The rhetoric that’s been from the British government is that support for a free Palestine is antisemitic and pro-Hamas. What do you say about that? 

Israel is committing genocide. In a similar way to how the Nazis finally launched genocide against the Jews, the Israeli state is launching genocide against the Palestinians. I would try and use that mid 20th century history to show the similarities. What is happening is that criticism of Israel is being constructed as anti-semitism. That is after all what Starmer has been insisting on. But being anti-Israel isn’t the same thing as being anti-semitic. Indeed, I suggest that this equation which Netanyahu and others are promulgating will increase anti-Semitism as people think that hating Israel is the same thing as hating Jews. 

I’ve come across a lot of people who are quite ignorant of the history of Palestine – what can we do about that?

I’ve talked to people about the Mau Mau and Kenya, again that’s a long time ago, but also about the way in which in America the white colonialists decimated the local indigenous population. In South Africa, there was a prolonged liberation struggle against the white colonialists. I try to find analogies which will ring a bell, which will ring some conceptual bell for people. Even Iraq will seem like history to many young people today but that’s another example of how the Government lied and caused misery and death across Iraq and elsewhere. Again, the larger the public presence we have now, the more interest and questions young people will have.

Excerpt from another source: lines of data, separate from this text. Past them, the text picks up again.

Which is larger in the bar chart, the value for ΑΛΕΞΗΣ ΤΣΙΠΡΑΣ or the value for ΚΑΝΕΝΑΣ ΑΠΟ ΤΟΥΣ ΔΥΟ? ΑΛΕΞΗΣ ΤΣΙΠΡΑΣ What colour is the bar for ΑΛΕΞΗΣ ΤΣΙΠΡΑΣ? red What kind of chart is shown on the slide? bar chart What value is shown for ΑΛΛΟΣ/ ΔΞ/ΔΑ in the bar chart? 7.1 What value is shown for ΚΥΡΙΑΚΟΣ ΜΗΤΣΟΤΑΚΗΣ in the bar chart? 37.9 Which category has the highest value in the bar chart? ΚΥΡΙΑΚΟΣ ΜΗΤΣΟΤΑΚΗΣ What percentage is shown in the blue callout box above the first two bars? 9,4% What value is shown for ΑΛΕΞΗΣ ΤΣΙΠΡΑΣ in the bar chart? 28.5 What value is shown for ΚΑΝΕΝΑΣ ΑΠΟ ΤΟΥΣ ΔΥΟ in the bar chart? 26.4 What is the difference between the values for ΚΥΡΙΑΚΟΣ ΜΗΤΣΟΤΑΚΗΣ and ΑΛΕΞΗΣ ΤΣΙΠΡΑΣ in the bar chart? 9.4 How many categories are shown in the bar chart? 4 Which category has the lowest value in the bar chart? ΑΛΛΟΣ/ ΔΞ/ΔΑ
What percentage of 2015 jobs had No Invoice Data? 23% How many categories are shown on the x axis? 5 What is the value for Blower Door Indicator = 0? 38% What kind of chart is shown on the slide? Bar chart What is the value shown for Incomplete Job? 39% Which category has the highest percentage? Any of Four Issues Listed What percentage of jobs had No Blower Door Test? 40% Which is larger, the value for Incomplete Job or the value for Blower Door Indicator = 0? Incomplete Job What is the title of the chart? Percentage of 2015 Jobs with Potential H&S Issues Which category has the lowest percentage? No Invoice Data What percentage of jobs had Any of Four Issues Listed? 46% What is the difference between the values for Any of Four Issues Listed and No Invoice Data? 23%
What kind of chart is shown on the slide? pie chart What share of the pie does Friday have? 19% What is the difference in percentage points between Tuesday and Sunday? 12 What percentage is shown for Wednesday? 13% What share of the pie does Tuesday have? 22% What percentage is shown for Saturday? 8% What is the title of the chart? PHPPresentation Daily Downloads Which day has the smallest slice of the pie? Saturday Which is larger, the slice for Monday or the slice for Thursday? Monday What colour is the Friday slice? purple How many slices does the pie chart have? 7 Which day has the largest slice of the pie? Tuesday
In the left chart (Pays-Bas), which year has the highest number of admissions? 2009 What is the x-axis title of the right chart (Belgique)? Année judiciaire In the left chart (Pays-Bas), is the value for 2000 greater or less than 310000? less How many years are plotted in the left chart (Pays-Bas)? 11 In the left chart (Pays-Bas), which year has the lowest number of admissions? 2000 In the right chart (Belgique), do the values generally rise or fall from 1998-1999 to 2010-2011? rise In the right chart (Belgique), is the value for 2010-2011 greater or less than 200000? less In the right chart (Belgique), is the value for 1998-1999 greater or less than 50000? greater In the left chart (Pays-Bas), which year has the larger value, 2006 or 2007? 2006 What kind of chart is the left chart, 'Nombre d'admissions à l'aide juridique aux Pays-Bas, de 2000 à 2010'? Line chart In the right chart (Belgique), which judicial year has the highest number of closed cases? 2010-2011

I want to end by talking about my own background. My family in Germany were killed by the Nazis because they were defined as Jews, although my parents who were active anti-Nazis escaped. What Israel has constructed in Gaza is a concentration camp. My parents could get out of Germany when the Nazis were after them; virtually nobody can leave Gaza. Gaza is a concentration camp where, as under the Nazis, people are being starved to death. I want to make very clear that it is partly because of what my family went through that I am strongly pro-Palestinian.